Paylaş
Apo'nun koltuğundan ettiği Yunanistan eski Dişişleri Bakanı Teodoros Pangalos'u hepimiz özleyeceğiz. Beklenmedik çıkışları ve gaflarıyla gazeteciler için bulunmaz bir hazineydi. Kendisi de bunun farkında ki istifasını açıkladığı gün Yunanlı gazetecilere ‘‘Görüyorum, beni kaybetmek istemiyorsunuz’’ diyor..
Öcalan'ı Kenya'daki son saatlerinde telefonla arayıp hatırını soran, ülkeyi terketmesi için ikna eden Pangalos devrilmeden önce ciddi konuşmalar yapmayı pek severdi. Bir keresinde, Balkan ülkelerinin Avrupa Birliği'ne üyelikleriyle ilgili konuşurken, yanında Romen ve Bulgar meslekdaşlarının olduğunu unutup ‘‘Zaten Balkan ülkelerinin altyapıları Afrika'dan da beter’’ demişti. Romen ve Bulgar dışişleri bakanlarının o anda suratlarındaki ifadeyi keşke görebilseydim.
Ankara ile sıkı fıkı ilişkilerinden rahatsız olduğu için Fransa Cumhurbaşkanı Chirac'a attığı gül ise sanırım herkesin hatırındadır: ‘‘Chirac, Türkiye Güzellik Yarışmasına katılan bir aday gibi ortalıkta dolaşıp, kırıtıyor’’.
Almanya için şimdiye kadar sarfedilmiş en nadide inci de onun ağzından: ‘‘Bebek aklıyla hayvani bir güce sahip bir dev’’.
Tabii, tahmin edebileceğiniz gibi bu sözler karşısında dev kükrüyor.
Pangalos'un Avrupa Birliği'ndeki ağabeylerini kıskanıp sadece onlara laf attığını sanmayın. Çünkü o bu konuda pek adil ve kendi ülkesine de bulaşmaktan geri kalmıyor. ‘‘Olimpik Havayollarına binmek için insanın aklını yitirmesi gerekir’’ diyen ya da protesto için yollara dökülen Yunanlı köylüleri ‘‘komünistlikle’’ suçlayan ta kendisi.
Evet Pangalos ile yollarımız ayrıldı.
Onun yerine geçen eski başbakan Andreas Papandreu'nun oğlu Yorgo Papandreu, Pangalos'tan çok daha yumuşak bir üsluba sahip ve Türkiye ile ilişkilerinde çok daha dikkatli.
Apo'ya dönersek, İmralı Adası'ndaki cezaevine kapatılmasına birçok nedenden ötürü itirazım var.
Zaten sicili bozuk olan İmralı Adası yeniden gündeme geldi bu bir.

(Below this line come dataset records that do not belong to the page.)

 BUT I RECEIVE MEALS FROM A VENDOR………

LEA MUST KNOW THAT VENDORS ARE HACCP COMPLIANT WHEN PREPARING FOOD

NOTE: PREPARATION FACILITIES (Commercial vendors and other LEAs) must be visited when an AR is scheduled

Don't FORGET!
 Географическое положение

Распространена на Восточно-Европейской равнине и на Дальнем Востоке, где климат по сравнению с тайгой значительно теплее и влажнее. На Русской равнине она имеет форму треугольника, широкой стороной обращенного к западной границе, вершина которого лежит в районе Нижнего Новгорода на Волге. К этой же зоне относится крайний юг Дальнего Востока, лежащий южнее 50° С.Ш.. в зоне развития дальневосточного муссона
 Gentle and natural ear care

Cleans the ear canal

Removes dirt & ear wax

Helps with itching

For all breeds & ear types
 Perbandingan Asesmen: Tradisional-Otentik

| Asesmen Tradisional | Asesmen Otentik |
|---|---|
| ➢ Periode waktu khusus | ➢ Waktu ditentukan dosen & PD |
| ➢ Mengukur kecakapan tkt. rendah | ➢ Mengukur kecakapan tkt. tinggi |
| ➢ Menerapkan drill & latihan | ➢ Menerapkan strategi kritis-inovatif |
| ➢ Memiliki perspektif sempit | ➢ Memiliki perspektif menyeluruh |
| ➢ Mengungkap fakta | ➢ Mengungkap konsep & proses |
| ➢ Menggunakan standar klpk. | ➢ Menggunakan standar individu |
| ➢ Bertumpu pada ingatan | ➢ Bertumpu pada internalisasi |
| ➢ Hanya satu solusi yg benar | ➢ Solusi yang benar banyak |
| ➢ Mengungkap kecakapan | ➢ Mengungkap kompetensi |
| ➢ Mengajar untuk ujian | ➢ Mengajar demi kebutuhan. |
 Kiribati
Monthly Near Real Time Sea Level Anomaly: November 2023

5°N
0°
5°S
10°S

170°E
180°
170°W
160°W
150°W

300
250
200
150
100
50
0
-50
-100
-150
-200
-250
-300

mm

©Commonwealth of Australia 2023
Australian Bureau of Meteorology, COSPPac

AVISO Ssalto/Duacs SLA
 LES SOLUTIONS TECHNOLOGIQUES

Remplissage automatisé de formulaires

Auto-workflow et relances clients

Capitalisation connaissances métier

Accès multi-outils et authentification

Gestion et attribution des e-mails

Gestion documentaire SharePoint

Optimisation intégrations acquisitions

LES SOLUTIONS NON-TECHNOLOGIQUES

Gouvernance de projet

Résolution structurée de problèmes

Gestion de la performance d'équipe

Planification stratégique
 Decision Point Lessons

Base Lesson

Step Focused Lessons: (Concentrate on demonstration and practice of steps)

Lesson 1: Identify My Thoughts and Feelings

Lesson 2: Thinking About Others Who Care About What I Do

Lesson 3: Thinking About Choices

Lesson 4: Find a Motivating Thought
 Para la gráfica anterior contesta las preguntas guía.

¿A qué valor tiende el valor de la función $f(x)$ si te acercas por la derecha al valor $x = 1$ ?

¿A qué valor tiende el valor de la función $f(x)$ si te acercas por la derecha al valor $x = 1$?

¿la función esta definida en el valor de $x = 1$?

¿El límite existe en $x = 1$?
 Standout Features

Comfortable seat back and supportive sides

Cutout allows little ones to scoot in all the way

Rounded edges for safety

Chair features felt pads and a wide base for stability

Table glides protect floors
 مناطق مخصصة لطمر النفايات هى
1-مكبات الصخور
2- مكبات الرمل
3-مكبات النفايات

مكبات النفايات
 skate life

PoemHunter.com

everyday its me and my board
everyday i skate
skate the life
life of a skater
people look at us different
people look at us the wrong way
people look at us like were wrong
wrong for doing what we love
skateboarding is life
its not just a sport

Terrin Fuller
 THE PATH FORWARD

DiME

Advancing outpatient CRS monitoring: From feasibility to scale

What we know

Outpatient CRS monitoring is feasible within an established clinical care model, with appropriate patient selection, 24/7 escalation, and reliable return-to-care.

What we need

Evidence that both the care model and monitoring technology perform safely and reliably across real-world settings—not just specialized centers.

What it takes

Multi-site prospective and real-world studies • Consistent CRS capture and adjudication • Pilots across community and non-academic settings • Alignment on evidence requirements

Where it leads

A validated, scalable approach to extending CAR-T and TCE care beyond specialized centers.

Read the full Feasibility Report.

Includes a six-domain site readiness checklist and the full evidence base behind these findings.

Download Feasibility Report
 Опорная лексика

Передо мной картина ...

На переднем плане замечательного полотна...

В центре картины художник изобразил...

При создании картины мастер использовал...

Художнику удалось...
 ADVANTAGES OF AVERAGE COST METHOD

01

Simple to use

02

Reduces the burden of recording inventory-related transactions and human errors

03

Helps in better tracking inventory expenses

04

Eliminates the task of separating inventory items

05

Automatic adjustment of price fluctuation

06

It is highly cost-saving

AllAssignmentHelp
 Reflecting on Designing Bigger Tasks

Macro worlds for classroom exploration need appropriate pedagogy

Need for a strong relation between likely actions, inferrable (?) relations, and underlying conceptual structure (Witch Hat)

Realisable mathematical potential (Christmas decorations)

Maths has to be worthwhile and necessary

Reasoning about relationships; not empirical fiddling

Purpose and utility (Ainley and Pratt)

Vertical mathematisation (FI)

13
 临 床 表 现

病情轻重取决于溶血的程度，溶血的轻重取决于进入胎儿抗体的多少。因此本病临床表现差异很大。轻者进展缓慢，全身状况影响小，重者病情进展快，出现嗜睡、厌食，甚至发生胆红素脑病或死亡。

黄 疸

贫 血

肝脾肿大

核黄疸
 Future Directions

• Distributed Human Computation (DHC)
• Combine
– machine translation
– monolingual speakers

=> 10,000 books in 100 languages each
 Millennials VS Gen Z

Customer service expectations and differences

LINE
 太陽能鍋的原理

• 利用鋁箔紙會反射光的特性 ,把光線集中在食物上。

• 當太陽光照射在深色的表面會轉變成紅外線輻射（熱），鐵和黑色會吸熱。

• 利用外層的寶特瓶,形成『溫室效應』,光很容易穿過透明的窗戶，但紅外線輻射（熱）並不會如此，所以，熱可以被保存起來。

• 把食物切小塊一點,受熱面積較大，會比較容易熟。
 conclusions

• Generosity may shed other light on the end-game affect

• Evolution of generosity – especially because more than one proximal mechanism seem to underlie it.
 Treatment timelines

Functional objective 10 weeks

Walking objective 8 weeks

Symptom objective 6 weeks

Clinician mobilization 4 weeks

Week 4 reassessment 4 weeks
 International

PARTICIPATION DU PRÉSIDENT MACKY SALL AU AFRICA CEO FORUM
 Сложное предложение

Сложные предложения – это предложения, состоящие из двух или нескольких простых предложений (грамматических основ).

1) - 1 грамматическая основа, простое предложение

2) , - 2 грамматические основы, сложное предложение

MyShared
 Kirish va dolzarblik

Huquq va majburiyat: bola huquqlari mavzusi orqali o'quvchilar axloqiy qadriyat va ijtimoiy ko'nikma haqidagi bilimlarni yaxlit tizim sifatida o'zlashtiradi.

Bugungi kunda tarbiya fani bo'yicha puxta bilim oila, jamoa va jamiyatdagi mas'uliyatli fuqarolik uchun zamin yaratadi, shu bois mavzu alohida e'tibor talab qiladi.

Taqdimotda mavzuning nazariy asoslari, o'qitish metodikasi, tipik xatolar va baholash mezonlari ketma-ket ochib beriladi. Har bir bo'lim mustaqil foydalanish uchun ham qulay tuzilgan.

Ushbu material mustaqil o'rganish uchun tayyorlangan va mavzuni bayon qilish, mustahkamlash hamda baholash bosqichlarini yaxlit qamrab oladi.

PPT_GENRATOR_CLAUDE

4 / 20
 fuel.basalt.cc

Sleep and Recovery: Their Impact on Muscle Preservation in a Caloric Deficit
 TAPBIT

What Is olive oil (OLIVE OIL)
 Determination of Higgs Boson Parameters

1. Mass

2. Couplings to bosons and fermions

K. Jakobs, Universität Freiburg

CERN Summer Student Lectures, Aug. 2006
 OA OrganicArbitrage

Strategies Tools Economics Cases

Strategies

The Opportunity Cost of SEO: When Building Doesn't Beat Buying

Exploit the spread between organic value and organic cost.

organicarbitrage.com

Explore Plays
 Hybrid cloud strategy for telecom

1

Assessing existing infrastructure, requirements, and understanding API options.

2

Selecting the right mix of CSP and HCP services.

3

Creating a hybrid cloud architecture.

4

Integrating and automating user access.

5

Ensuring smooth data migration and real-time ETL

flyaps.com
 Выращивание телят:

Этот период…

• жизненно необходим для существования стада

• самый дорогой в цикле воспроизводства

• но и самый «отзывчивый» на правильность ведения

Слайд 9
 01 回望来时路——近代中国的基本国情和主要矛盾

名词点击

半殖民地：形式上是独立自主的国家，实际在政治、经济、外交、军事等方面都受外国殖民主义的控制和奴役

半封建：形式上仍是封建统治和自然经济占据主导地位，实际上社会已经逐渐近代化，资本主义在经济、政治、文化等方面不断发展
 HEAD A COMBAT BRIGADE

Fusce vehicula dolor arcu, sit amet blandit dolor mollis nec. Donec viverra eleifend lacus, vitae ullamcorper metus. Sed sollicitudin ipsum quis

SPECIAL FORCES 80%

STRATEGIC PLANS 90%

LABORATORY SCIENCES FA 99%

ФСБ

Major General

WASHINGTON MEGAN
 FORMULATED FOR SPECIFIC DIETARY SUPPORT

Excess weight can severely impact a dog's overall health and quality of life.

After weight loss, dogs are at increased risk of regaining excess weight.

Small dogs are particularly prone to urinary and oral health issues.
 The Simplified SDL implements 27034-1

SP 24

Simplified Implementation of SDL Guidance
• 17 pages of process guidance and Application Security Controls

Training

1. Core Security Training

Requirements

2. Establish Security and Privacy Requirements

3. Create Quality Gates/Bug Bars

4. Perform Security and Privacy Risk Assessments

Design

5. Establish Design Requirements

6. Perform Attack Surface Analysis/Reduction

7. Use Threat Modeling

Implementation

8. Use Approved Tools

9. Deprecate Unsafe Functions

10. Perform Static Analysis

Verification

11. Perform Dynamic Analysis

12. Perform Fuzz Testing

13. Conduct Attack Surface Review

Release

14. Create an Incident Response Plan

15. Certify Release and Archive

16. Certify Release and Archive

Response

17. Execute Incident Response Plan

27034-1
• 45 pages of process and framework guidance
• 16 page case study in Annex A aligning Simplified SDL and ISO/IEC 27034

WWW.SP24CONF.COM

Yüzyıllar önce gözlerine mil çekilmiş Bizans prenslerini, krallarını ağırlamış olsalar da Marmara Denizi'ndeki adaların hiç de yabana atılmayacak bir romantizmi vardı. Şimdi Marmara'nın azılı bir teröristi barındırıyor olması ne yazık ki bu romantizmi aldı götürdü.
Esas tehlike şu, adalara sürgüne, cezaevine gönderilen kişilerin pek çoğu, nedenini kestirmek mümkün değil efsane oluyor. Akdeniz'de Elbe Adası'na, ardından Atlas Okyanusu'ndaki Saint Helene Adası'na gönderilen Napoleon Bonaparte hakkında yazılmış kitapları düşünün. Fransız Guyana'sı açıklarındaki Şeytan Adası'na gönderilen kürek mahkumu Henri Charriere'ın kendi anılarını kaleme aldığı Kelebek kitabı ve aynı adı taşıyan film bir dönem ne gürültü kopartmıştı. Yaşamının büyük bir bölümünü Rodos'ta sürgünde geçiren Fatih Sultan Mehmet'ın oğlu Cem Sultan da yazarlara epeyce esin kaynağı olmuştur. Açıkcası, günün birinde Apo'nun filmini görmek ya da İmralı Adası'ndaki anılarıyla karşılaşmayı canım hiç çekmiyor.